Error sounds like a bad thing, and usually we will prefer a model that has lower error over one that has higher error. However, we mentioned above that there is a tension between the ability of a model to accurately fit the current dataset and its ability to generalize to new datasets, and it turns out that the model with the lowest error often is much worse at generalizing to new datasets!
To see this, let’s once again generate some data so that we know the true relation between the variables. We will create two simulated datasets, which are generated in exactly the same way – they just have different random noise added to them.
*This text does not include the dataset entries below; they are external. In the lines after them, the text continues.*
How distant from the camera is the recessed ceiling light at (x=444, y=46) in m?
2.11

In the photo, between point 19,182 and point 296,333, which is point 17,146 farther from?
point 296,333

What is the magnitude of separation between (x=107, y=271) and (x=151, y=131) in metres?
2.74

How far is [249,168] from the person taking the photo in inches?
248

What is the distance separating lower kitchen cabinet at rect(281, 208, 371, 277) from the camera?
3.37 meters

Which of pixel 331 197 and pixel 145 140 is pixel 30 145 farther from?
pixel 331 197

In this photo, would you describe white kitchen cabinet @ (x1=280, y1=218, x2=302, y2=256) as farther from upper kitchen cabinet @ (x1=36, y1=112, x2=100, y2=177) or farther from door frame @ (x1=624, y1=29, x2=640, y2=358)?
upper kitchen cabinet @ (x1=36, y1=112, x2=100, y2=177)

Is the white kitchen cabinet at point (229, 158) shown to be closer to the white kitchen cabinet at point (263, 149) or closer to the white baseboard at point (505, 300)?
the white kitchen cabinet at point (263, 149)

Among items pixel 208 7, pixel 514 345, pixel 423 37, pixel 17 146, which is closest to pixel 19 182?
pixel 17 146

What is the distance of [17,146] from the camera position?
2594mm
The left panel in Figure 8.6 shows that the more complex model (in red) fits the data better than the simpler model (in blue). However, we see the opposite when the same model is applied to a new dataset generated in the same way – here we see that the simpler model fits the new data better than the more complex model. Intuitively, we can see that the more complex model is influenced heavily by the specific data points in the first dataset; since the exact position of these data points was driven by random noise, this leads the more complex model to fit badly on the new dataset. This is a phenomenon that we call overfitting. For now it’s important to keep in mind that our model fit needs to be good, but not too good. As Albert Einstein (1933) said: “It can scarcely be denied that the supreme goal of all theory is to make the irreducible basic elements as simple and as few as possible without having to surrender the adequate representation of a single datum of experience.” Which is often paraphrased as: “Everything should be as simple as it can be, but not simpler.”